======== Page excerpt ========

Introduction The National Lung Cancer Audit is run jointly by the Royal College of Physicians and The Information Centre for health and social care, and is commissioned by the Healthcare Quality Improvement Partnership (HQIP). Its development was driven by the realisation that lung cancer outcomes vary widely across the UK and are poor compared to other western countries. The aim of the audit is to facilitate service improvement by recording elements of process and outcomes in lung cancer on a large scale and, using case-mix adjustment, to explain the wide variations noted and improve standards of care. Although several other countries also submit data to the audit, this abstract presents provisional results for England only.
Results In Year 6, participation has again increased and all trusts have now contributed data at some time. Completeness of data on individual cases remains high although it is noteworthy that 18% of cases are submitted without a disease stage and 16% without performance status. This year the results show that the histological confirmation rate has risen substantially to nearly 77%, and 96% of patients have been discussed in an MDT, although the surgical resection and anti-cancer treatment rates have not increased further.
Conclusions Participation remains high and the audit continues to collect data on close to 100% of cases of lung cancer and mesothelioma that present to secondary care. Overall treatment rates seem to have stopped improving, although it is acknowledged that some of the earlier annual improvements reflected improvements in data quality. The rise in HCR is likely to reflect a real change in practice, possibly due to the new found importance of tissue (choice of chemotherapy, use of EGFR antagonists) and possibly due to the focus given to HCR by the audit itself. It is of concern that a significant minority of patients appear to be managed without information on disease stage and PS—key variables needed for appropriate management of patients.

======== Data provided ========

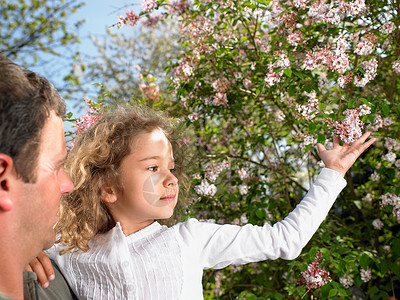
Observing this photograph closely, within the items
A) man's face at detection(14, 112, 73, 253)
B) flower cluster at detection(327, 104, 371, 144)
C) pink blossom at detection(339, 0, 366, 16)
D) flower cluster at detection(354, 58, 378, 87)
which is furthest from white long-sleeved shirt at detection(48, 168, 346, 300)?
pink blossom at detection(339, 0, 366, 16)

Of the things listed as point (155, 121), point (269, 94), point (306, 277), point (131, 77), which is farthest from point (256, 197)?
point (131, 77)

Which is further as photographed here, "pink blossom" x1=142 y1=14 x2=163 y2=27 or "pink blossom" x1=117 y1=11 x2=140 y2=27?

========

According to the lung cancer audit abstract, what percentage of cases in Year 6 were submitted without a disease stage? You can set the listing aside; it plays no part here.

• _Response area_
18%